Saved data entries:

+ + + + +

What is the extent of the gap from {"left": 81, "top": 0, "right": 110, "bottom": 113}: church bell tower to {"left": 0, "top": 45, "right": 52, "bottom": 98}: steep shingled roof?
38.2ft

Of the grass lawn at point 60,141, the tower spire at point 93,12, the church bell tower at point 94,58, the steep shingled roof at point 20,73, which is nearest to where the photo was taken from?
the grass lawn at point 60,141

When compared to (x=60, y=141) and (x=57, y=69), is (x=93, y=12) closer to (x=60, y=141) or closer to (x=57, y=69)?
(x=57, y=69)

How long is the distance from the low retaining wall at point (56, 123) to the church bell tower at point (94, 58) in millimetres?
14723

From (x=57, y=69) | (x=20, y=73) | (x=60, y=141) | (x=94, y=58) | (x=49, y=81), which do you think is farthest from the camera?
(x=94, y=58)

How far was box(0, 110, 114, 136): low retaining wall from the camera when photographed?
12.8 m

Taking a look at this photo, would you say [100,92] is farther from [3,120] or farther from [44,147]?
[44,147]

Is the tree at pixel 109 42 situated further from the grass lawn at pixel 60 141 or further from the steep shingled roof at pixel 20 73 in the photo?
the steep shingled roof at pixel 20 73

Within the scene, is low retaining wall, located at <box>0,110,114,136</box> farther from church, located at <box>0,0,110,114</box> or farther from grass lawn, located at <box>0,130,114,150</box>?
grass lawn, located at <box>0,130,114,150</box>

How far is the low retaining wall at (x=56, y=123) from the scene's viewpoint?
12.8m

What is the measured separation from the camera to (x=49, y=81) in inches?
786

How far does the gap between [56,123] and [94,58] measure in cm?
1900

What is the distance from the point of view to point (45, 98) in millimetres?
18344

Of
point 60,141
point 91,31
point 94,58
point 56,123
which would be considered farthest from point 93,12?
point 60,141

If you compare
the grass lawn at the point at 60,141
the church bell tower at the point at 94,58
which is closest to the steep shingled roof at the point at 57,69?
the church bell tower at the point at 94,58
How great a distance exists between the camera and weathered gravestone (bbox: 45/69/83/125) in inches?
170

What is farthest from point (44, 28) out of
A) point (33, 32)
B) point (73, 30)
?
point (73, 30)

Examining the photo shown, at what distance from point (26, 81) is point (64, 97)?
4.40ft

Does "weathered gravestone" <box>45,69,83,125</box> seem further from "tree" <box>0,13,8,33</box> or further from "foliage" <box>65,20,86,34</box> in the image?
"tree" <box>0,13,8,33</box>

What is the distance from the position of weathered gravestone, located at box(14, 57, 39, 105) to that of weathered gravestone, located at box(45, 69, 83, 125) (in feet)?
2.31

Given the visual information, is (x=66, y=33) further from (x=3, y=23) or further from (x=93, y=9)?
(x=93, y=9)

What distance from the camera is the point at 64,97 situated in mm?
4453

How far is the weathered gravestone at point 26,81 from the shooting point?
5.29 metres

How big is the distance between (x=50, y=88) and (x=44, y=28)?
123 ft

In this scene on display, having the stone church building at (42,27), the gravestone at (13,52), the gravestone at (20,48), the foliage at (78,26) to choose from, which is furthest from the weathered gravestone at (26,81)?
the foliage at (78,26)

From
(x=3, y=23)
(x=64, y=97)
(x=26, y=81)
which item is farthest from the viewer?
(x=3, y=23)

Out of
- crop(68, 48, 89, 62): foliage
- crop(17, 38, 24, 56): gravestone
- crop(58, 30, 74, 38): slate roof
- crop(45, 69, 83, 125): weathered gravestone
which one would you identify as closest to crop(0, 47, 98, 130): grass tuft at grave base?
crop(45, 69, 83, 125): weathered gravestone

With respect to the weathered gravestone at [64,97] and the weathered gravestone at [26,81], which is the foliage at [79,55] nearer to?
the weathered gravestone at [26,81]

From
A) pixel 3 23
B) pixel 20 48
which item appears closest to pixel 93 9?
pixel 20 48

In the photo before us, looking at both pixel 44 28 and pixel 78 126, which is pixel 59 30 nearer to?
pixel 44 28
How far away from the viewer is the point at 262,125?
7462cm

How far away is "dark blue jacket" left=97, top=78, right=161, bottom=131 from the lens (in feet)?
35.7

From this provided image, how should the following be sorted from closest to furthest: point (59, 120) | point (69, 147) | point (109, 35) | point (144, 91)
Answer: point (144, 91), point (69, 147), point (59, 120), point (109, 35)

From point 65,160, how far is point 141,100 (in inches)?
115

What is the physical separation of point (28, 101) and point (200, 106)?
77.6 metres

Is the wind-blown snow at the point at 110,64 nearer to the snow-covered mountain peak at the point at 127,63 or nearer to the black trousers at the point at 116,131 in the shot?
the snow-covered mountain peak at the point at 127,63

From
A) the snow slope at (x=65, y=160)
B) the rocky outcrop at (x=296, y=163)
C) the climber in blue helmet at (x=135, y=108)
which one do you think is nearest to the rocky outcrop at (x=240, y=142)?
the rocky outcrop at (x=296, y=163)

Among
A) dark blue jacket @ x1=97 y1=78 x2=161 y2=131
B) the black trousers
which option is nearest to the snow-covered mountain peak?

+ + + + +

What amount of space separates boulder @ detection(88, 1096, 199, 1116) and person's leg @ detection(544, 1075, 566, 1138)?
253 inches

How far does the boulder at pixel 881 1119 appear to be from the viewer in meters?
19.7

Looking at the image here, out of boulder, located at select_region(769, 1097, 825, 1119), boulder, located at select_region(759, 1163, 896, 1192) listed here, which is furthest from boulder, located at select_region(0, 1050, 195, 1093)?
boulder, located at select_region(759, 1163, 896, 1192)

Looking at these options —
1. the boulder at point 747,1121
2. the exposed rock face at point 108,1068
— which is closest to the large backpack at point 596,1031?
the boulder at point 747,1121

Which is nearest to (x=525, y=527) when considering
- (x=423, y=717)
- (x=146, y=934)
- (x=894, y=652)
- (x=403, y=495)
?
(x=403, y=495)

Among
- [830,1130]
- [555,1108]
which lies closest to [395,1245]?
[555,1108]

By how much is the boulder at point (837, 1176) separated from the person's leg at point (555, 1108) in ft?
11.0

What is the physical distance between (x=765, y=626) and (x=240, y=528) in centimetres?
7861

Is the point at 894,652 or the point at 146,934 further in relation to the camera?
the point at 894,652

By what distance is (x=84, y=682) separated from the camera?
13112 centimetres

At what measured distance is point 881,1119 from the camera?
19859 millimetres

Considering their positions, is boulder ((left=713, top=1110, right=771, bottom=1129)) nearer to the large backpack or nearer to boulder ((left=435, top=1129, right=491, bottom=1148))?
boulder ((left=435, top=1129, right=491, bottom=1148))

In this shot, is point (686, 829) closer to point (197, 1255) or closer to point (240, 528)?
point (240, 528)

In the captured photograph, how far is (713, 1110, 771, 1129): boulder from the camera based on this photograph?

+ + + + +

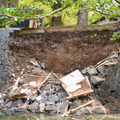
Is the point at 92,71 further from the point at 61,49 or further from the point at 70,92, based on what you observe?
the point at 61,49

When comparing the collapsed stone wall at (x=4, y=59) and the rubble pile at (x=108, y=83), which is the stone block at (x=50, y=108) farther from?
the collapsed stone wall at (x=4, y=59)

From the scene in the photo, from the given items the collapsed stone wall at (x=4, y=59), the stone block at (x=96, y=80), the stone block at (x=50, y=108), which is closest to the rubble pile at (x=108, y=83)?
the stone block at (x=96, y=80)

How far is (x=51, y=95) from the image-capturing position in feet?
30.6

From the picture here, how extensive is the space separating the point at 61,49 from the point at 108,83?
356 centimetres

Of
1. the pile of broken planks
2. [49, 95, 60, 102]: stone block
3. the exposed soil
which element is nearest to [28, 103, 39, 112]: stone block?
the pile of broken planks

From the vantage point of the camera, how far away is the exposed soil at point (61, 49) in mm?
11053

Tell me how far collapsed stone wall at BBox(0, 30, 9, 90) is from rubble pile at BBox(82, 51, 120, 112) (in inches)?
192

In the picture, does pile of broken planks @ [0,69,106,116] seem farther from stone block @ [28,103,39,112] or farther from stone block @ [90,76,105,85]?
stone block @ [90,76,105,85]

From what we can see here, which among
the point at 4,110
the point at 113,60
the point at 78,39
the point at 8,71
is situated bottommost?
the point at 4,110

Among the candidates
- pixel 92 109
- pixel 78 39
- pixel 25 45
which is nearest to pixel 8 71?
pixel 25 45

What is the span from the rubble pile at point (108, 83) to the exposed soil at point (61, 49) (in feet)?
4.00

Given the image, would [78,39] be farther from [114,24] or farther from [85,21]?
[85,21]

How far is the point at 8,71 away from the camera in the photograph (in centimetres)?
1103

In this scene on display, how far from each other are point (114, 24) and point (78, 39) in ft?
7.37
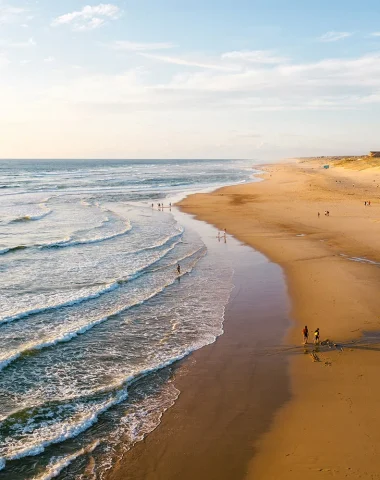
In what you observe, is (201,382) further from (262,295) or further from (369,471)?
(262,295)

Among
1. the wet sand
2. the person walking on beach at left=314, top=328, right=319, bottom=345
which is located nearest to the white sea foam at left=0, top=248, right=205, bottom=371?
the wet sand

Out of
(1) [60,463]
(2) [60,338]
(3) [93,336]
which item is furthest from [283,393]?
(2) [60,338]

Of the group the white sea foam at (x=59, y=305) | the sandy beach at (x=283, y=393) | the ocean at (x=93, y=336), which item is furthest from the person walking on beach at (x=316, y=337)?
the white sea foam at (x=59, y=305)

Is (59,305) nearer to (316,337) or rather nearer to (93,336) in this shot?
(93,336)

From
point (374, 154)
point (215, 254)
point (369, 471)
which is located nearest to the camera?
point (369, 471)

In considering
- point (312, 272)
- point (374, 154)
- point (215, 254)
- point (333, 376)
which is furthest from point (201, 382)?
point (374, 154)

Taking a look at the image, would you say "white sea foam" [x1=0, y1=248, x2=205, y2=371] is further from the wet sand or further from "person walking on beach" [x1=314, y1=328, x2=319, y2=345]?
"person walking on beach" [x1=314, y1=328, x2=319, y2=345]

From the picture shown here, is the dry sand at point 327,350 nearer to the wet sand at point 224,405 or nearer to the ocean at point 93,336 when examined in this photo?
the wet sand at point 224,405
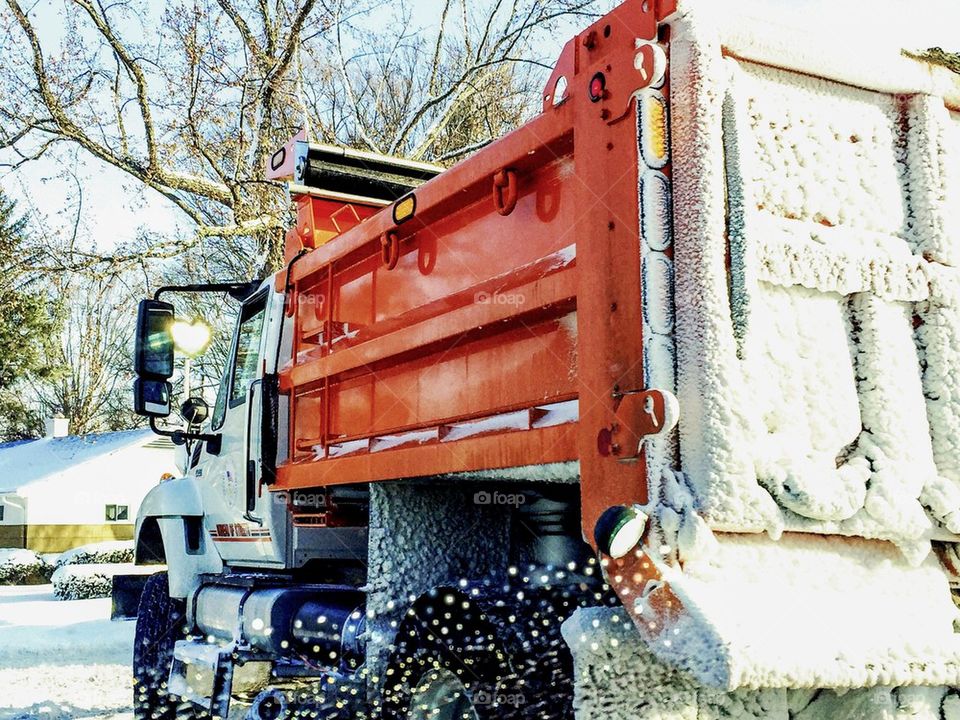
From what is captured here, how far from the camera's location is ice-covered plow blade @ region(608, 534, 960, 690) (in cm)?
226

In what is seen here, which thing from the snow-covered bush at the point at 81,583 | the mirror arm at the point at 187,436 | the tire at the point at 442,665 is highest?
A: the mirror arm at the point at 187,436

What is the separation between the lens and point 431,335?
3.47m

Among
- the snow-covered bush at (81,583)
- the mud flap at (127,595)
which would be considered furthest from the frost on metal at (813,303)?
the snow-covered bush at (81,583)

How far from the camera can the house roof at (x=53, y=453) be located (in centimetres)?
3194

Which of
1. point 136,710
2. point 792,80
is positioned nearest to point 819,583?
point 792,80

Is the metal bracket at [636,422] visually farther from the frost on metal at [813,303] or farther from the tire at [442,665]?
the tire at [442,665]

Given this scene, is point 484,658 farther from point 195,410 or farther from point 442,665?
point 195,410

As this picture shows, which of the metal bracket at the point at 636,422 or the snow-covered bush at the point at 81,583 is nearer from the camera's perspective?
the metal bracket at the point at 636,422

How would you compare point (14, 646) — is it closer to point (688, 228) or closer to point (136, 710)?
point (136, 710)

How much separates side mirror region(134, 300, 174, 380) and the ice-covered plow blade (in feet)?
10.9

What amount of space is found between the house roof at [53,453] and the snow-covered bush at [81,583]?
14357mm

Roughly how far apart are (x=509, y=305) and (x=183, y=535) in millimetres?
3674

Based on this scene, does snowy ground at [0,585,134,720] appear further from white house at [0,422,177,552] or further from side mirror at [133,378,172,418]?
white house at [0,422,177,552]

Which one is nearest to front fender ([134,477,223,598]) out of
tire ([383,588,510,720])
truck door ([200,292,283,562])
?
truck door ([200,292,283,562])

+ + + + +

REQUIREMENTS: Write out, word for word, the part of the listing from the line with "How far away from" up to and including the line with "which option is".

FULL RESPONSE:
How far away from the viewer is the point at 262,125?
7462cm

How far away is "dark blue jacket" left=97, top=78, right=161, bottom=131 from the lens (in feet)?
35.7

From this provided image, how should the following be sorted from closest to furthest: point (59, 120) | point (69, 147) | point (109, 35) | point (144, 91)
Answer: point (144, 91), point (69, 147), point (59, 120), point (109, 35)

From point 65,160, how far is point 141,100 (in inches)?
115

What is the physical separation of point (28, 101) and point (200, 106)?
77.6 metres

Is the wind-blown snow at the point at 110,64 nearer to the snow-covered mountain peak at the point at 127,63 or nearer to the black trousers at the point at 116,131 in the shot?
the snow-covered mountain peak at the point at 127,63

From
A) the snow slope at (x=65, y=160)
B) the rocky outcrop at (x=296, y=163)
C) the climber in blue helmet at (x=135, y=108)
which one do you think is nearest to the rocky outcrop at (x=240, y=142)?
the rocky outcrop at (x=296, y=163)

Among
A) dark blue jacket @ x1=97 y1=78 x2=161 y2=131
B) the black trousers
which option is nearest to the snow-covered mountain peak?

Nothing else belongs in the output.